Favorit ist Giger, aber …
Topfavorit ist in Pratteln für einmal kein Berner, sondern der in letzter Zeit alles überragende Samuel Giger. Doch aufgepasst: Viele Berner sind fähig, mit dem Nordostschweizer zu stellen und warum nicht auch ihn aufs Kreuz zu legen – das hat das Brünig-Schwinget gezeigt.
König und Titelverteidiger Christian Stucki, König Kilian Wenger, Matthias Aeschbacher, Remo Käser, Michael Ledermann, Florian Gnägi, Fabian Staudenmann, Kilian von Weissenfluh, Thomas Sempach, Severin Schwander, Adrian Walther, Simon Anderegg – sie alle sind bereit, Giger zu ärgern. Und warum, so meinen die Schwing-Insider, sollte dies Michael Wiget, der trotz seiner Jugend schon viel mehr als «nur» ein Talent ist, nicht auch gelingen?

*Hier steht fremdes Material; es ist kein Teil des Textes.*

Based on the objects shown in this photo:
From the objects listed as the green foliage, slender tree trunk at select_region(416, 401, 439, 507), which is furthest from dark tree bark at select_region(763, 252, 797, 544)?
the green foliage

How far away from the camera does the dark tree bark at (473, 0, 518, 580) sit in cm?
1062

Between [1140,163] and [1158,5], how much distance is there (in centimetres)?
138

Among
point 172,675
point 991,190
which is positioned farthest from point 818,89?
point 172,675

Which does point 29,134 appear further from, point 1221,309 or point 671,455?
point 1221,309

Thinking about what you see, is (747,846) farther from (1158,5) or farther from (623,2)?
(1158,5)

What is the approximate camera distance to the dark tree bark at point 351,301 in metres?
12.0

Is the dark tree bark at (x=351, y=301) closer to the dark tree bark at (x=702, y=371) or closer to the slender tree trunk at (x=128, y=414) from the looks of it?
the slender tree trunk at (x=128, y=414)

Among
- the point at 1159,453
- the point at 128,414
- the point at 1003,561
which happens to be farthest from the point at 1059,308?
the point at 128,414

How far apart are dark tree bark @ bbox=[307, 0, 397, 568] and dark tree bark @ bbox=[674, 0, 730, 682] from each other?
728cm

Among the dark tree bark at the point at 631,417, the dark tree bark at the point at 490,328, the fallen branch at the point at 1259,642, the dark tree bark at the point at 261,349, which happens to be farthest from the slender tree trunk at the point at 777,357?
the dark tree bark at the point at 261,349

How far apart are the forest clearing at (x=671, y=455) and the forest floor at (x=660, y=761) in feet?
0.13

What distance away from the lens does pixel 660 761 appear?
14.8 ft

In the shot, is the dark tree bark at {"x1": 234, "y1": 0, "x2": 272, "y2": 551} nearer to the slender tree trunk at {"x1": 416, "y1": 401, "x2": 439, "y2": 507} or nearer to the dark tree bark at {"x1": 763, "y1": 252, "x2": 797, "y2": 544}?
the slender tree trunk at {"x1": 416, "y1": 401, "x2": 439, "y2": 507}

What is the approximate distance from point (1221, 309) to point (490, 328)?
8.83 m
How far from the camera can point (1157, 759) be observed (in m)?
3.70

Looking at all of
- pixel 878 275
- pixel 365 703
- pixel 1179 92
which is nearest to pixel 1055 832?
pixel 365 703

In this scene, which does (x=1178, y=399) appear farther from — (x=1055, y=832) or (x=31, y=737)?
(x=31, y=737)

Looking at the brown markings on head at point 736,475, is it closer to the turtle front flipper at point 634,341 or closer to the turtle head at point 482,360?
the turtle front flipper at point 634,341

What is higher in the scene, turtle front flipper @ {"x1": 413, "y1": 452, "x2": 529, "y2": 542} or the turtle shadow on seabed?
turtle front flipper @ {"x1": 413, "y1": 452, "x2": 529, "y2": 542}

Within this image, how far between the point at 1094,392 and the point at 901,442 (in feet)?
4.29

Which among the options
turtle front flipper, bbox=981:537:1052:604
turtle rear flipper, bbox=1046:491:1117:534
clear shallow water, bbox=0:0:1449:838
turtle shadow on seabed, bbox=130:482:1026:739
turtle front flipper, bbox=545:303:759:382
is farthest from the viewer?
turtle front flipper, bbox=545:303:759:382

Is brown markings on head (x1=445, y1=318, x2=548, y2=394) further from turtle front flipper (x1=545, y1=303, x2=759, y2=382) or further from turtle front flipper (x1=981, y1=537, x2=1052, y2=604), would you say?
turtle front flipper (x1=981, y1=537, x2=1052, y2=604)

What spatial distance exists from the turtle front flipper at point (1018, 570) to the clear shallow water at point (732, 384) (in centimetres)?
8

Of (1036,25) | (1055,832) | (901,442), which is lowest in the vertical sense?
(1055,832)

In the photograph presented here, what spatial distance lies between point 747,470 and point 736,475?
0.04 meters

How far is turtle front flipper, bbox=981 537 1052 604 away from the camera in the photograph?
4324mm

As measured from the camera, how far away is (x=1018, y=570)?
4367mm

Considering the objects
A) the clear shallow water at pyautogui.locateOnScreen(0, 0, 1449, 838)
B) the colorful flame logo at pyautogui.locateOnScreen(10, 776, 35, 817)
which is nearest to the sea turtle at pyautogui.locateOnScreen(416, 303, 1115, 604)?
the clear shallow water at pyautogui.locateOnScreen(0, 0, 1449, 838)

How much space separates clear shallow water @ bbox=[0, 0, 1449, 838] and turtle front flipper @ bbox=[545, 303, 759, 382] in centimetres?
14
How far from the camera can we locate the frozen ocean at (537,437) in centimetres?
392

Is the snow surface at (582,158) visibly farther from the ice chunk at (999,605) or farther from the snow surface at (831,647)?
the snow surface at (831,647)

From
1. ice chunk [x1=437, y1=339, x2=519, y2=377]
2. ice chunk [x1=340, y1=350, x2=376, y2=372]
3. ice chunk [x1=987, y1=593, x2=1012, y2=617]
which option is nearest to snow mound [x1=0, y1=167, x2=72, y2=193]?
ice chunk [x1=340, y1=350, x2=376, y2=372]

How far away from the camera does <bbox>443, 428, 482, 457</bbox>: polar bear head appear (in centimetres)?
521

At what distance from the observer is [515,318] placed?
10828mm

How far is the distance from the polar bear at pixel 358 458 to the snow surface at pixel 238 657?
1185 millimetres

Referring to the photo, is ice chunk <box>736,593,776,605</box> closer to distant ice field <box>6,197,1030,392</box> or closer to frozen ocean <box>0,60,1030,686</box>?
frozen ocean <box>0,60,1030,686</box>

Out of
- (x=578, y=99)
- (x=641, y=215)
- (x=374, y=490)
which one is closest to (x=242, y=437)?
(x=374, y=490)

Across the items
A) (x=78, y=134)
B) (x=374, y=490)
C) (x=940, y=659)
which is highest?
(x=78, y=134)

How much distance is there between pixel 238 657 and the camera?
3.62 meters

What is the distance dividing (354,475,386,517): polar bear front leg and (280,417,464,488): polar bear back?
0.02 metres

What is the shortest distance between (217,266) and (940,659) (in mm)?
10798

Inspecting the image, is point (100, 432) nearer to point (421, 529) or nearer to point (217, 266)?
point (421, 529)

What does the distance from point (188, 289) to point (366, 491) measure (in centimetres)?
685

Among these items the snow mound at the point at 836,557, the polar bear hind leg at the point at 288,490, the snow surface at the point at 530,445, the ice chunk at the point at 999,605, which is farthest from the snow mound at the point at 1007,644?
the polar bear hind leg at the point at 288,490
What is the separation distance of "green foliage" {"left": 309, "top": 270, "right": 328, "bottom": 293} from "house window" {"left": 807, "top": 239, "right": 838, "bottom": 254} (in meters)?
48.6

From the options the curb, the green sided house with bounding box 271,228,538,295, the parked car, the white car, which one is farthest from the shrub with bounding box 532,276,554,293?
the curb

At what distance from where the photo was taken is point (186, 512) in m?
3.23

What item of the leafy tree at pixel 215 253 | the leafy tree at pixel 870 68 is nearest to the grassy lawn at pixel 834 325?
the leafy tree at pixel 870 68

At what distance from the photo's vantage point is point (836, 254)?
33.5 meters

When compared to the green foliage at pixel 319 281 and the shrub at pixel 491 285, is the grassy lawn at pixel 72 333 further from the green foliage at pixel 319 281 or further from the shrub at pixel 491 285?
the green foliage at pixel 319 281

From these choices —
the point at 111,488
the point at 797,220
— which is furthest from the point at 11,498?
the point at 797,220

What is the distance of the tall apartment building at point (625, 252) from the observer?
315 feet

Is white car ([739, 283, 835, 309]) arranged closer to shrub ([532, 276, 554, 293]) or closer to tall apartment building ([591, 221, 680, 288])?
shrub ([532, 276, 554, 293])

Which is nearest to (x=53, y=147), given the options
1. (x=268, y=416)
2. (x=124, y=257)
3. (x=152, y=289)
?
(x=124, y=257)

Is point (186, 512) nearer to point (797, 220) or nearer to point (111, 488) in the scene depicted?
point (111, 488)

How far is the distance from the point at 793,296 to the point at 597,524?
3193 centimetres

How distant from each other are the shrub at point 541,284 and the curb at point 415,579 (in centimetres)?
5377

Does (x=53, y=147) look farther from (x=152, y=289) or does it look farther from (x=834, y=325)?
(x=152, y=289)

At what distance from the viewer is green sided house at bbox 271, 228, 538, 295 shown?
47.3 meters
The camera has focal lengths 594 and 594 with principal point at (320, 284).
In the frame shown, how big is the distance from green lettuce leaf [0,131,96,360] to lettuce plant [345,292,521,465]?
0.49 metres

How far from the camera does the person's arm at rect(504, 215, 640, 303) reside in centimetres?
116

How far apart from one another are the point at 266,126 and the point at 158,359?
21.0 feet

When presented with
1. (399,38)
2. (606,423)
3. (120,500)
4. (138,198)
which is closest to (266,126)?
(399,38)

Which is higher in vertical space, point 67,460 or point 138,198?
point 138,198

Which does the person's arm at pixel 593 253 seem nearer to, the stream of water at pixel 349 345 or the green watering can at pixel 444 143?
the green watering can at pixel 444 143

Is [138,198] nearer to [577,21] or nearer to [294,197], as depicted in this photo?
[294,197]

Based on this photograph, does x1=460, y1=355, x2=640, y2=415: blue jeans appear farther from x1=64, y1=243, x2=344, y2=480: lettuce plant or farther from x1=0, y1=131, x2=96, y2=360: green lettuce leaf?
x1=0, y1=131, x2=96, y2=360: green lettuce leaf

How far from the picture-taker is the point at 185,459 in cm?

Michael Wiget jedenfalls verbindet nur gute Erinnerungen an seinen ersten Auftritt an einem Eidgenössischen. In Zug holte er sich vor drei Jahren als gerade mal 19-jähriges Talent den Kranz und bodigte gleich im Anschwingen mit Manuel Kuster einen Eidgenossen und erhielt für seinen Plattwurf eine 10 gutgeschrieben. Ein Auftakt, der dem Laupener für die beiden Tage sehr viel Selbstvertrauen verlieh.